Happy New Years! ...well almost. This last year was certainly jam packed with excitement and growth for me and I am looking forward to what 2012 has to offer! I'm thinking it's going to be a good one. I certainly have tons of informative Parisian tips for you from my family's visit to start off the year, including museum tips, tourist must-sees, restaurant reviews, and MISSION's.

Though I never really saw New Years Eve as a huge party and certainly did not see a reason to spend lots of money or sweat it out with the masses in a bar/club somewhere. Apparently this year I am to host quite a decent gathering myself. Now that I am living with Elze (which commenced just one fine day ago) my life has already increased in excitement exponentially. What was supposed to be a small gathering of friends over left-over lamb, wine, and cheese, has now turned into a party of 18 strangers from all over the world. I have to roll up my bed to make room for the bunch, toss out the crispy Christmas Tree in my kitchen, and buy bits of alcohol and nosh.

I know it may sound like complaining, but really I'm not. I wouldn't mind just staying in, watching a movie, and drinking champagne with my parisian pastry pals, but at least this way I'm still staying in and have an interesting Parisian New Year's story looming in the night.

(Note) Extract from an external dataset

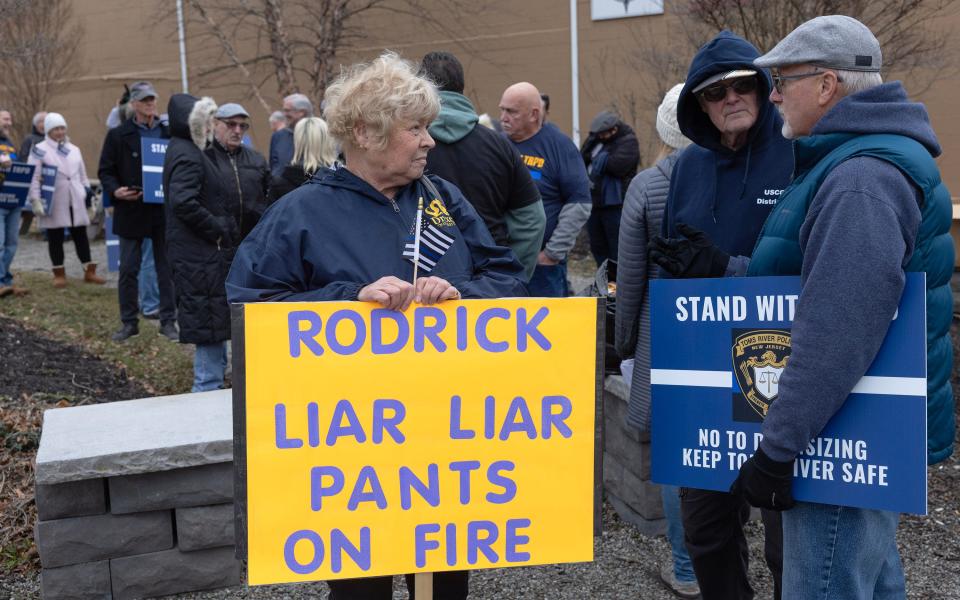 Between 80 and 90 people came out to a protest a proposed ordinance on the agenda for January 31 Township Council meeting that would eliminate two police captains jobs. During rally they were collecting signatures in an effort to invalidate the ordinance.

As far as New Year's resolutions go, I've pretty much given up on them. They're often so trivial, so trite, that it's hard to be motivated by them or see them through. In years past I've chosen inspirational words to follow instead of a set demand like, lose ten pounds. One year was metamorphosis. Last year was fulfilment, and I think that following my dreams to study pastry in Paris, live abroad, and make friends from all over the world has certainly accomplished that. This year, I think I'm going to go for moxie. My dashboard dictionary defines it as such:

Moxie: noun, informal
force of character, determination, or nerve

I think that sounds about right. After my horrific experience with the satanic hell children of Pain de Sucre, I've learned the importance of believing in oneself. It's not always easy for me to stick to my guns or to do so while maintaining my character. I like it because it's similar to courage, but with personality, and personality goes a long way.